• Article:
+===+

Before, during and after the invasion
of Afghanistan, British and American airwaves were clogged with
virtually unprecedented coverage of veil. Countless images of
Afghan women in chador and the burqa found their way into newsprint,
with much earnest discussion about the brutality of the Taliban
regime who had enforced the veiling of Afghan women, who now
needed to be freed by the western armies and self-styled 'liberators'
like BBC's John Simpson. This image of the veil as a symbol of
the oppression of women in Islamic states, specifically Afghanistan,
conveniently ignored the complex history and function of the
veil--like its use as a statement of resistance to the West by
Egyptian women in the 1980s and as revolutionary weapon by Algerian
women who smuggled bombs in their burqas during the war of liberation
against the French. It also neatly dovetailed into Islamophobic
hysteria promoted by much American and British media that found
a fertile ground in the racist popular imagination of these countries.
In this particular algebra of western power, Taliban=veil=oppression
of women=Islam with the end product, inevitably, being a war
of liberation undertaken on behalf of the poor Afghan women.
Now programmes like the one I saw on MTV were unveiling Afghan
women were beaming the image of the US-resident bikini-clad model
across the world as the sign of their liberation. The body unclothed
could now act as the counterpoint to the body veiled. It seemed
to me that caught between the Taliban and MTV, the women of Afghanistan
were still struggling to make their own voices heard.
The Taliban committed many atrocities
against Afghan women, the chief among which were the dismissal
of the entire female work-force from the public sphere and denying
education to female children. Among the most uplifting sights
in Afghanistan today are women working in offices, albeit under
varying degrees of segregation from men, and girls attending
schools. But I wanted to know whether being a part of the reality
manufactured by MTV was on their list of priorities, and whether
the mantra of freedom chanted by George Bush and Blair was also
how they thought about freedom.
Being a foreigner and a male drastically
reduced my chances of meeting Afghan women, especially outside
Kabul. Afghanistan has been one of the most patriarchal societies
in the world for thousands of years. The veil has repeatedly
been a flashpoint in Afghan history between the so-called 'modernisers'
and the rest of the country. Early in the twentieth century,
King Amanullah dramatically unveiled his wife in a public congregation,
a symbolic gesture of welcome to modernity in 'Afghanistan' and
an extension of his other reformist measures like opening of
schools for women and encouraging their participation in sports.

+===+

• Information provided:
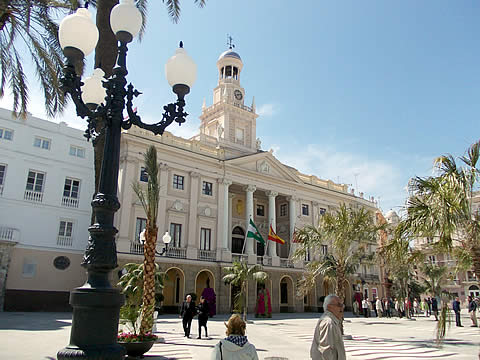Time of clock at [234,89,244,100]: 8:12
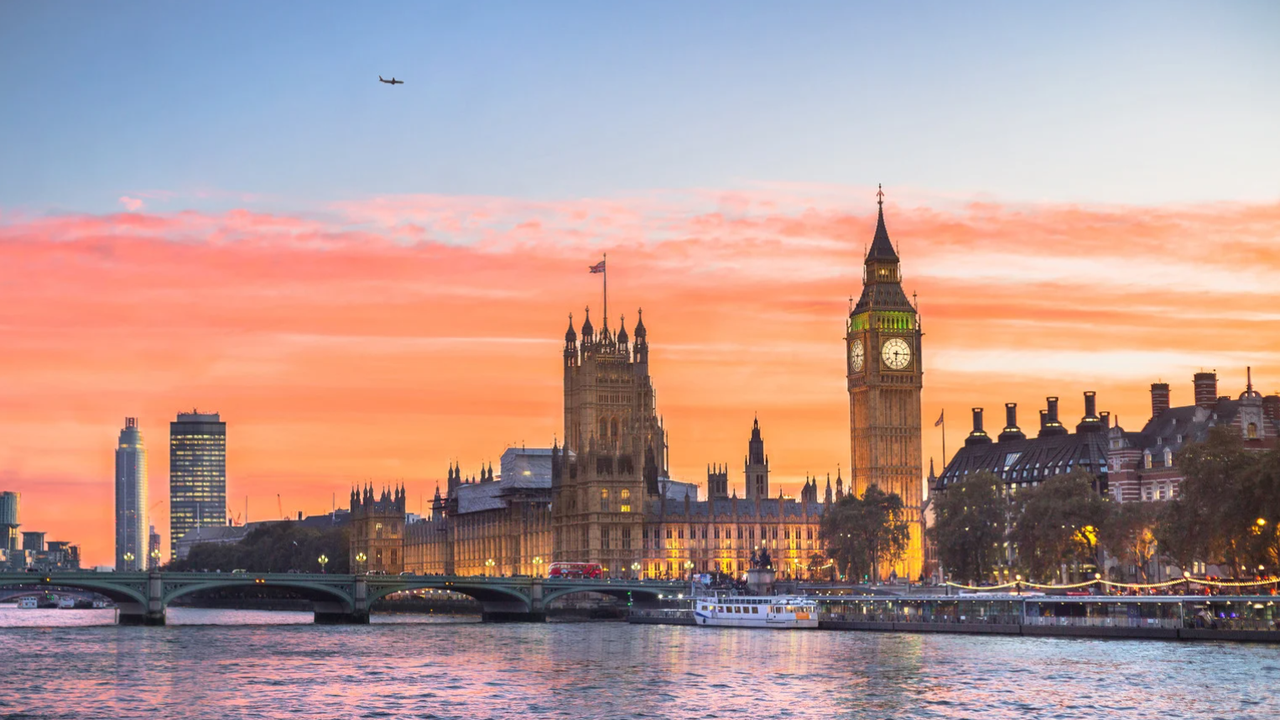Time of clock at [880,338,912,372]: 6:15
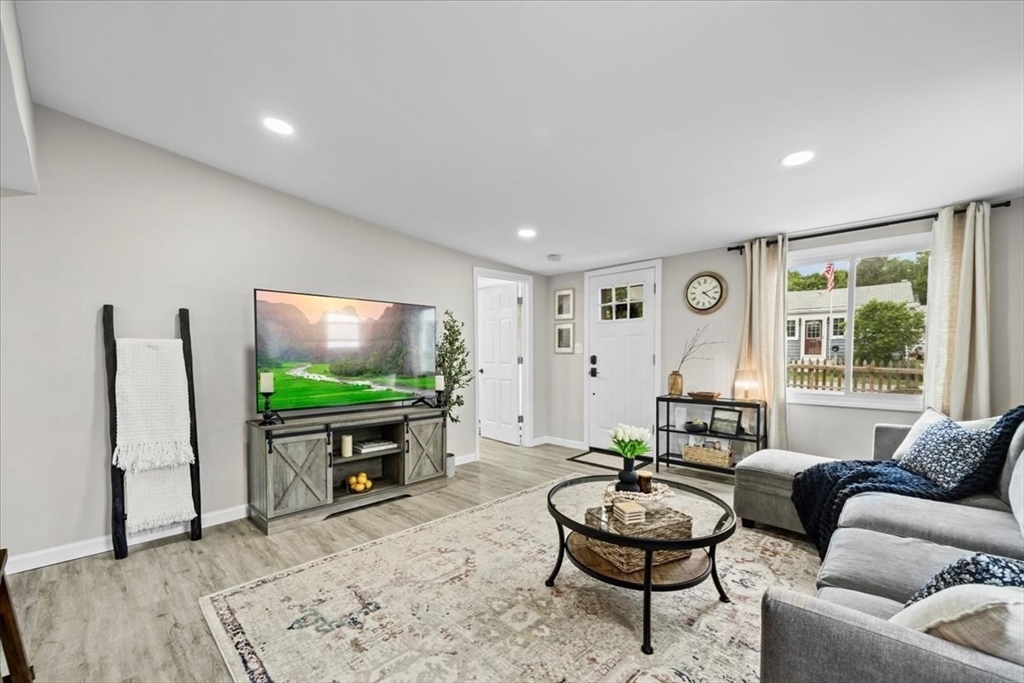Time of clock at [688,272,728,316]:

+===+

• Stated task 1:
Write out the part of the essay on the veil in Afghanistan that begins at the words "Being a foreigner" and stops after "participation in sports.".
• Stated task 2:
Answer these questions from the essay on the veil in Afghanistan:
(a) What did Algerian women smuggle in their burqas during the war of liberation against the French?
(b) Which king unveiled his wife in a public congregation early in the twentieth century?
(c) Which two Taliban acts against Afghan women does the essay call the chief atrocities?

• Full answer 1:
Being a foreigner and a male drastically
reduced my chances of meeting Afghan women, especially outside
Kabul. Afghanistan has been one of the most patriarchal societies
in the world for thousands of years. The veil has repeatedly
been a flashpoint in Afghan history between the so-called 'modernisers'
and the rest of the country. Early in the twentieth century,
King Amanullah dramatically unveiled his wife in a public congregation,
a symbolic gesture of welcome to modernity in 'Afghanistan' and
an extension of his other reformist measures like opening of
schools for women and encouraging their participation in sports.

• Full answer 2:
(a) Bombs.
(b) King Amanullah.
(c) Dismissing the entire female work-force from the public sphere and denying education to female children.